BEGIN DOCUMENT EXTRACT

Mr. ROBERTS. Čertainly.

Mr. HALE. The only difficulty I see with that is: How can you tell how much traffic a given rate is going to attract?

Mr. LANGDON. It is a trial-and-error proposition to a certain extent. There is judgment involved and it is a dynamic process, this ratemaking, and undoubtedly we make mistakes occasionally.

What you are groping for all the time is that rate which will maximize your net revenues.

Of course, in order to arrive at that answer-you may never arrive at it perfectly-but to arrive at that answer you have to take into account the volume which is going to be affected by that rate.

It is a question, as I say, of trial and error, groping toward the best

result.

This is just a simple statement of the principle. It is awfully hard in many cases to apply it and to maximize net revenues, but that is always the objective.

So to answer your question specifically, sir, you cannot be certain. You just simply have to do the best you can in moving toward that objective.

And the important point that I really want to make is that from a ratemaking standpoint, particularly in the case of the railroads, the use of fully distributed cost is a very serious mistake, and as authority for that statement I would like to quote the Interstate Commerce Commission's own cost section. I am reading now just a few sentences from statement No. 4-54, November 1945, at pages 20-21 of the statement by the cost section of the ICC:

Prices are never based on an arbitrary apportionment of the constant or fixed expenses. Indirect expenses never burden all traffic proportionately, ton for ton, irrespective of the ability for traffic to pay.

Such an approach indeed would be contrary to the principle that low unit contributions to the constant cost may yield increased aggregate contributions as a result of added volume.

END DOCUMENT EXTRACT
BEGIN GIVEN INFORMATION

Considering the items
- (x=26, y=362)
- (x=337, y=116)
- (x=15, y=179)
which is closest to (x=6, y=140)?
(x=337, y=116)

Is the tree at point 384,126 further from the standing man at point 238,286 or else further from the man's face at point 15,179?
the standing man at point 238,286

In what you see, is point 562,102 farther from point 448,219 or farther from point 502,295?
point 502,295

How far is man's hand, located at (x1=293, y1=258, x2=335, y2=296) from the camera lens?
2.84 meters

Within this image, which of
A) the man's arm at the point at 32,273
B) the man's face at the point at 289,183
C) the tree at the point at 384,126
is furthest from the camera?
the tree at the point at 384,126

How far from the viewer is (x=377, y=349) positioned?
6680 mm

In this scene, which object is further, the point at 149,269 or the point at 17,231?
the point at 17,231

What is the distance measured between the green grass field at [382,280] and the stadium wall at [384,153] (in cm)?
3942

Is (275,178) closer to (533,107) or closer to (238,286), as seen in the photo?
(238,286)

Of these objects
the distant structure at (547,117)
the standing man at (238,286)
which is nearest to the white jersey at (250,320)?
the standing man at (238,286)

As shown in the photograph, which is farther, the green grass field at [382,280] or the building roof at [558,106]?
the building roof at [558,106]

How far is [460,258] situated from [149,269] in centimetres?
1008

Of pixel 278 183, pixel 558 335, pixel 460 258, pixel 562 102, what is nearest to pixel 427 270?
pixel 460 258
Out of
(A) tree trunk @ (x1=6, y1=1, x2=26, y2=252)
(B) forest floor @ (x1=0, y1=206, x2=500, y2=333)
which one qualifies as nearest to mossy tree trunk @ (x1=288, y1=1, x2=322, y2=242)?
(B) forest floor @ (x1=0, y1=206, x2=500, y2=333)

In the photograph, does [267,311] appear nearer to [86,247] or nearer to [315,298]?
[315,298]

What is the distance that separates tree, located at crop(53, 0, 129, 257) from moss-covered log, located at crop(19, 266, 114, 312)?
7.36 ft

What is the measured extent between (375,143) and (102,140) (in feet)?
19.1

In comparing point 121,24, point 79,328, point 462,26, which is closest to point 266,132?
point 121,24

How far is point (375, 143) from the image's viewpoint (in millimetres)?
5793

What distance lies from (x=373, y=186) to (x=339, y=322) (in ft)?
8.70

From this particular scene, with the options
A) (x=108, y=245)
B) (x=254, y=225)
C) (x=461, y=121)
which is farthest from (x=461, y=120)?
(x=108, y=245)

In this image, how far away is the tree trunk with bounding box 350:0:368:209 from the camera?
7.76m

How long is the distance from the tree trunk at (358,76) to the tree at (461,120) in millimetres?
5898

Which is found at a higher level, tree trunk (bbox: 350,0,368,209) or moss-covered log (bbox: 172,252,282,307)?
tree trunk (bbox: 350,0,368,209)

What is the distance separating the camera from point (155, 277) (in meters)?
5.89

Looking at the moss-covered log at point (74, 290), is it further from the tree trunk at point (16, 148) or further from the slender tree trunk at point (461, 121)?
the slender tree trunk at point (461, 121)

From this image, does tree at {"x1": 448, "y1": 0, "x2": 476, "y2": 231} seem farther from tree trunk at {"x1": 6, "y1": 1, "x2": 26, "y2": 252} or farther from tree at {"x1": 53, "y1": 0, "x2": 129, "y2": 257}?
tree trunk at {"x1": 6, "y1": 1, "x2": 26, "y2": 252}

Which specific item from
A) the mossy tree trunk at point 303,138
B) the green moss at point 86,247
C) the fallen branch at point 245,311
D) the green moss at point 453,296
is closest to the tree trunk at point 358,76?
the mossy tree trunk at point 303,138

END GIVEN INFORMATION

SHORT PROBLEM 1: Swap "awfully" for "extremely" in everything from "This is just" down to "always the objective." in the ratemaking testimony.
SHORT PROBLEM 2: Copy out everything in the listing from the line containing "How far is man's" down to the line containing "2.84 meters", word for word.
The ratemaking testimony and the listing come from unrelated sources.

RESULT 1:
This is just a simple statement of the principle. It is extremely hard in many cases to apply it and to maximize net revenues, but that is always the objective.

RESULT 2:
How far is man's hand, located at (x1=293, y1=258, x2=335, y2=296) from the camera lens?
2.84 meters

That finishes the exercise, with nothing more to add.